Sub5Zero Fantasy Collection: Cadillac Sixteen

When it comes to ultra-luxury cars, the British appear to be the current world leaders. Although they are both presently owned by German automakers, the current offerings of Bentley and Rolls-Royce are nevertheless the products of time-honored English craftsmanship, chock full of painstakingly-assembled swathes of metal, rubber, wood, leather and wool. Sure, Mercedes-Benz’s 21st century revival of Maybach attempted to take a bite out of BMW and VW’s UK outposts, but considering Stuttgart’s decision earlier this year to (finally) pull the plug on the grandiose gambit, we’re going to go ahead and call it a failure.

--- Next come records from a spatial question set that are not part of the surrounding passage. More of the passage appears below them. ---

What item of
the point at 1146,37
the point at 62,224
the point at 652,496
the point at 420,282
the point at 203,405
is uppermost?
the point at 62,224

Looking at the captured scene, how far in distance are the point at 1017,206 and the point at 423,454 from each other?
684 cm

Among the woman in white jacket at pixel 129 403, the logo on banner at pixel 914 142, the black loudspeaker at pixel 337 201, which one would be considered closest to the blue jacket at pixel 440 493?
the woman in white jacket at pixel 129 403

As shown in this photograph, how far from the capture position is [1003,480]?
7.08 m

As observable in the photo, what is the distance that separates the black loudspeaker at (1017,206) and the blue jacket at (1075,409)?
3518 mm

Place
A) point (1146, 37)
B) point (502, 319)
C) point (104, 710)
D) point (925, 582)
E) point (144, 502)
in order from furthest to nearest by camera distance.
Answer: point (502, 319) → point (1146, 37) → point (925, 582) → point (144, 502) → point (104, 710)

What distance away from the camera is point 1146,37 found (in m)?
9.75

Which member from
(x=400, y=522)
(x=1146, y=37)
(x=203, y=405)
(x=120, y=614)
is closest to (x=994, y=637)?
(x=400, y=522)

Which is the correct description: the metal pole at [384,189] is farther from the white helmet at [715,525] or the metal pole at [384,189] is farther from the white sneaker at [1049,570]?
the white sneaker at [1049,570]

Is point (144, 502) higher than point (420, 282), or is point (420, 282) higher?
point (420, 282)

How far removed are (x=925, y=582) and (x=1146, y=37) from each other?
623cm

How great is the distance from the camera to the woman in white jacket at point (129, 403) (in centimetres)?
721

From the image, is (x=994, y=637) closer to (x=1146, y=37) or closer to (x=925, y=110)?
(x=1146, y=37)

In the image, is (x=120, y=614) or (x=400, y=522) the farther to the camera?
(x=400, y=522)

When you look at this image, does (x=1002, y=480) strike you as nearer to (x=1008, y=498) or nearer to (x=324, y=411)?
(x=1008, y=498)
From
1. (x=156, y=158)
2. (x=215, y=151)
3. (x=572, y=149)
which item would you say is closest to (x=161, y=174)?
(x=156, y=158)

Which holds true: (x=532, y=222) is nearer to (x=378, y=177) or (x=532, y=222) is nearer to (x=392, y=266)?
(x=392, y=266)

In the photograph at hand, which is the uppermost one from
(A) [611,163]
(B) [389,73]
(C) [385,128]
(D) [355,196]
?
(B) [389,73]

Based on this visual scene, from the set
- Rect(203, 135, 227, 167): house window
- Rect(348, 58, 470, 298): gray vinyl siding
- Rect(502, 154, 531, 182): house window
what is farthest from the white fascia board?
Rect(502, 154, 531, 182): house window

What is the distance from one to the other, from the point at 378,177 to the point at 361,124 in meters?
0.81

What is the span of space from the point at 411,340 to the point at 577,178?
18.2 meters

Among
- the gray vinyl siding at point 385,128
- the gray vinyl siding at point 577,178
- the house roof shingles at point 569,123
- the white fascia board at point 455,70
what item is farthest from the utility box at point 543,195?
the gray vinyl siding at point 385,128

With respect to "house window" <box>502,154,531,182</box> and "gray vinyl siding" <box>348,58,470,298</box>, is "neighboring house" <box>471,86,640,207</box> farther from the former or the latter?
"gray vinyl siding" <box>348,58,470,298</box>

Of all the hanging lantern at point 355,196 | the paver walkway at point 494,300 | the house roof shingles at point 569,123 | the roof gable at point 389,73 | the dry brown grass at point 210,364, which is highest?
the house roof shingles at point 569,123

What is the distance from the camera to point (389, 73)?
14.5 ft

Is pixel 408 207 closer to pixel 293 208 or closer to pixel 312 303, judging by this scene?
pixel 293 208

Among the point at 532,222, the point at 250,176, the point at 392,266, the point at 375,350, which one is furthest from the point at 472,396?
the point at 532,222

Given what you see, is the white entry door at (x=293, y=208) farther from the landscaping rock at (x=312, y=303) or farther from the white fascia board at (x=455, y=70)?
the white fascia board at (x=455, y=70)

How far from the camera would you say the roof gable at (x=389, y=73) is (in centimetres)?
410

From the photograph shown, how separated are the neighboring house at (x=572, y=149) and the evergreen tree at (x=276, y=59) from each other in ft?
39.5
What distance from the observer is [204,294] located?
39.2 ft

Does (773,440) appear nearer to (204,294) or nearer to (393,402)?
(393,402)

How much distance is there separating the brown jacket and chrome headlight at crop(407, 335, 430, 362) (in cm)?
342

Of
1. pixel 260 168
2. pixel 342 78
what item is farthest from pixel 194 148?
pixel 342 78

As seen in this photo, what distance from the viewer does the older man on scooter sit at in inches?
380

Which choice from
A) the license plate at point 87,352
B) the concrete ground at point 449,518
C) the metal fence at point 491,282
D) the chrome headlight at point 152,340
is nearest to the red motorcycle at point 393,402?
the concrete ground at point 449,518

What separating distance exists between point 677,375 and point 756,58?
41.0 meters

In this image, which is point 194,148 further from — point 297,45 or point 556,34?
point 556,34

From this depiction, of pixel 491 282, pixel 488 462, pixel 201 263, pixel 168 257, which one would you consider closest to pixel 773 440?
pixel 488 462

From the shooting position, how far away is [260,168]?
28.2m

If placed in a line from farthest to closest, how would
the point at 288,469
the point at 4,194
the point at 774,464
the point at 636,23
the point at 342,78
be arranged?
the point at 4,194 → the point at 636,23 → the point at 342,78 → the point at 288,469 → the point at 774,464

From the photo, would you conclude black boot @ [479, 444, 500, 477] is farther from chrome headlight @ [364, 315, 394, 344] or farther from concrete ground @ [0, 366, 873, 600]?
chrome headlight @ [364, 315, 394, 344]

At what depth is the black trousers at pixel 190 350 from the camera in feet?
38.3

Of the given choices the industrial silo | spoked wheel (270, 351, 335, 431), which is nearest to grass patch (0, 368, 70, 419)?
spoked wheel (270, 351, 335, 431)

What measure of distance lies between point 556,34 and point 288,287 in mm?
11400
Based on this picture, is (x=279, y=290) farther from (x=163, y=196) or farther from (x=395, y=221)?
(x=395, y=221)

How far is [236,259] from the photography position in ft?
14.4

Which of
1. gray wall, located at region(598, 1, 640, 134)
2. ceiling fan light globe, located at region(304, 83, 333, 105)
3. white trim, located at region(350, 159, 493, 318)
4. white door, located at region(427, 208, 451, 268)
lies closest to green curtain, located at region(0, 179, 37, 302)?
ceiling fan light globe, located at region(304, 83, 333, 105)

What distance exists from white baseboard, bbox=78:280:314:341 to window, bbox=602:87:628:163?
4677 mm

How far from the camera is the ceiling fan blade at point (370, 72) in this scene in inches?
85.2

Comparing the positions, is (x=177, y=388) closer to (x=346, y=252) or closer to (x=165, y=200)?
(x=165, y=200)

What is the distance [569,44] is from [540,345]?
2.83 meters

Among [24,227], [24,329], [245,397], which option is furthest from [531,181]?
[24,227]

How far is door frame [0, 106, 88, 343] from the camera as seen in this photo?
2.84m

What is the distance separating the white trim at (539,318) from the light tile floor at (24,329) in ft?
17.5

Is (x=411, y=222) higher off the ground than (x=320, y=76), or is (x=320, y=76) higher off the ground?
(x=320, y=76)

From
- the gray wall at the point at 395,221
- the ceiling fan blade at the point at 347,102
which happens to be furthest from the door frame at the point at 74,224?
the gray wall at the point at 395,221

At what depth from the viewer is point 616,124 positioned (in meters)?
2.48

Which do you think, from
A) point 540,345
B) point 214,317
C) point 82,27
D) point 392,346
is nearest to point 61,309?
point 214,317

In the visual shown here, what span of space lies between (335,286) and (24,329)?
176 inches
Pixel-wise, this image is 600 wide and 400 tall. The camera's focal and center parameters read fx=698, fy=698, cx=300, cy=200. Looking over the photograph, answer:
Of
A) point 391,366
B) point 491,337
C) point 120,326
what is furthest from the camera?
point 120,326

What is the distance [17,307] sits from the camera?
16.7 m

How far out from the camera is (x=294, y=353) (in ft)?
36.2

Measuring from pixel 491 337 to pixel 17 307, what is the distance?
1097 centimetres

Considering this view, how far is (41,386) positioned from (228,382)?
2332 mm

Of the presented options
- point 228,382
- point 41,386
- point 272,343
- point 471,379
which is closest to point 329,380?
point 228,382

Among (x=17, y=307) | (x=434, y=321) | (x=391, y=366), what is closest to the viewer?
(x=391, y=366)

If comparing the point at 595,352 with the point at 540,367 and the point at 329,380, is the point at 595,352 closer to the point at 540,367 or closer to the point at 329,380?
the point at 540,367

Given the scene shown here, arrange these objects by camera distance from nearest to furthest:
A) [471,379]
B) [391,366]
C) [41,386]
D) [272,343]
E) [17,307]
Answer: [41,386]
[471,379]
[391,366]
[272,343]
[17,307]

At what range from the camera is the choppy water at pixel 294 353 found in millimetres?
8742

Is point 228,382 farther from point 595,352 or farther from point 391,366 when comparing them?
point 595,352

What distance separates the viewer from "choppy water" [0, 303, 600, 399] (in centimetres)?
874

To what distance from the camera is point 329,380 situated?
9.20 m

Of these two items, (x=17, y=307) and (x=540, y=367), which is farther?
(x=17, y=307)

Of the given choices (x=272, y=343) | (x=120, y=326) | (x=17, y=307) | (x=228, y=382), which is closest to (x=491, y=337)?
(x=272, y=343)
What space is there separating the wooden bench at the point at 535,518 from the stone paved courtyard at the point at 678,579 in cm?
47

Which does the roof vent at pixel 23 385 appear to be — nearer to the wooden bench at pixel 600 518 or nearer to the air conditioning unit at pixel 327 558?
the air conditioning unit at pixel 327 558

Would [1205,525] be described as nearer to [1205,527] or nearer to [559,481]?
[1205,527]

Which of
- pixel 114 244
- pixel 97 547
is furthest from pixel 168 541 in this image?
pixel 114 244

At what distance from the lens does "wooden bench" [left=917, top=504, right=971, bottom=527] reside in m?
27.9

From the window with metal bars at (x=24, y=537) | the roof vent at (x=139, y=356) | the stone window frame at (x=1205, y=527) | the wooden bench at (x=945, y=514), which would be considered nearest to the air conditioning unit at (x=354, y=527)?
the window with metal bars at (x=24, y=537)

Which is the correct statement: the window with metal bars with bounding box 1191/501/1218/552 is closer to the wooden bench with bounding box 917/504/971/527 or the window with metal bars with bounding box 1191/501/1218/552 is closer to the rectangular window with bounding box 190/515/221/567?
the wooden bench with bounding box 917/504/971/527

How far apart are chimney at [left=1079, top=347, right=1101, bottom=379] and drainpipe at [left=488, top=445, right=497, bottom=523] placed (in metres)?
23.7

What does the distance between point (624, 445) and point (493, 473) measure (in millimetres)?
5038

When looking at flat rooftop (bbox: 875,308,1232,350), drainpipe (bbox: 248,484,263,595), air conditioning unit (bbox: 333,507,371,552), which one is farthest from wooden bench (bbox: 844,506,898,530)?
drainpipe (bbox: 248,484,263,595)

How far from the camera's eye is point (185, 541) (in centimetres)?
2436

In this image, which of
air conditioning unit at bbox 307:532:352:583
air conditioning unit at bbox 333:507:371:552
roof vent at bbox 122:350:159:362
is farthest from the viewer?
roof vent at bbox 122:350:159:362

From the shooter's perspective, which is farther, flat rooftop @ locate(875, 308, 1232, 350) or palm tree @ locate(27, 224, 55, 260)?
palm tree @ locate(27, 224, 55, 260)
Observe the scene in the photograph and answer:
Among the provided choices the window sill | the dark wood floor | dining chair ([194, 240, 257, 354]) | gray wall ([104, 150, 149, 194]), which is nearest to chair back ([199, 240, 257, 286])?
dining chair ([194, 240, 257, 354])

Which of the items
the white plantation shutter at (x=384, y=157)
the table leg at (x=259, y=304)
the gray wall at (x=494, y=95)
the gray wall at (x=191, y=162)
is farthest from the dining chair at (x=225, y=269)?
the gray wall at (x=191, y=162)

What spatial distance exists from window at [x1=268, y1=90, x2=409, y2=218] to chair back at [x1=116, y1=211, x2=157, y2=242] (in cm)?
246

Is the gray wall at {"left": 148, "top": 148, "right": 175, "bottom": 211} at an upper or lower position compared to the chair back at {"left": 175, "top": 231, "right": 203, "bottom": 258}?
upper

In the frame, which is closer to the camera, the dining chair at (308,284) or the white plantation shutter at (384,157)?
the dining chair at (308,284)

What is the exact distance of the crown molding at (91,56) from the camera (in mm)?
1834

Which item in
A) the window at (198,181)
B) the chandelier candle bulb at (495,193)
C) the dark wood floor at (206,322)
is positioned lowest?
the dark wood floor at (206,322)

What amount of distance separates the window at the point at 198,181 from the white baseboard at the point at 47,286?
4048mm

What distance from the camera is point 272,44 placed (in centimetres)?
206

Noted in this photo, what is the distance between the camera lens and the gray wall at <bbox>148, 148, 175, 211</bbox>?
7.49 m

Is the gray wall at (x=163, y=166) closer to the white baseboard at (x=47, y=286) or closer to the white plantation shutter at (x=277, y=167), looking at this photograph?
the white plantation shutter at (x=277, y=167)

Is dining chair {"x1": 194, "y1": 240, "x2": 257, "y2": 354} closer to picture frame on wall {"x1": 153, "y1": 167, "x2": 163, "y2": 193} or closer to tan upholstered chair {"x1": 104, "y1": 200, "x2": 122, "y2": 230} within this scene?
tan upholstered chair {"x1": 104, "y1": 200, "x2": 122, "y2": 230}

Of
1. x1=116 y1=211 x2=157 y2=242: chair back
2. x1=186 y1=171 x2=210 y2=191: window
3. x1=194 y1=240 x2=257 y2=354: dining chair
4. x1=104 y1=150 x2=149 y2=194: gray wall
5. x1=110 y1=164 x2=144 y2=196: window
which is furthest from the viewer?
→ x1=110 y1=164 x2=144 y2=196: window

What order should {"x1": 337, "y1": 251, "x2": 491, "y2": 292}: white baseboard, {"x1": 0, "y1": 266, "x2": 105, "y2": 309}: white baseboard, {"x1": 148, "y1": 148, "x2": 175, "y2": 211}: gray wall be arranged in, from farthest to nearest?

Of course, the Brits didn’t always have the hyper-premium motorcar market to themselves. For most of the prior century leading up to WWII, the Germans, French, Italians, Americans and even the Swiss built cars that were as much works of art as they were machines. Cadillac – despite (or is that because of?) being under the General Motors umbrella – was no different, building huge automobiles, including a variety of V16-powered models. It was these paragons of opulence that Cadillac sought to pay tribute to when creating the concept car you see before you, the 2003 Sixteen concept.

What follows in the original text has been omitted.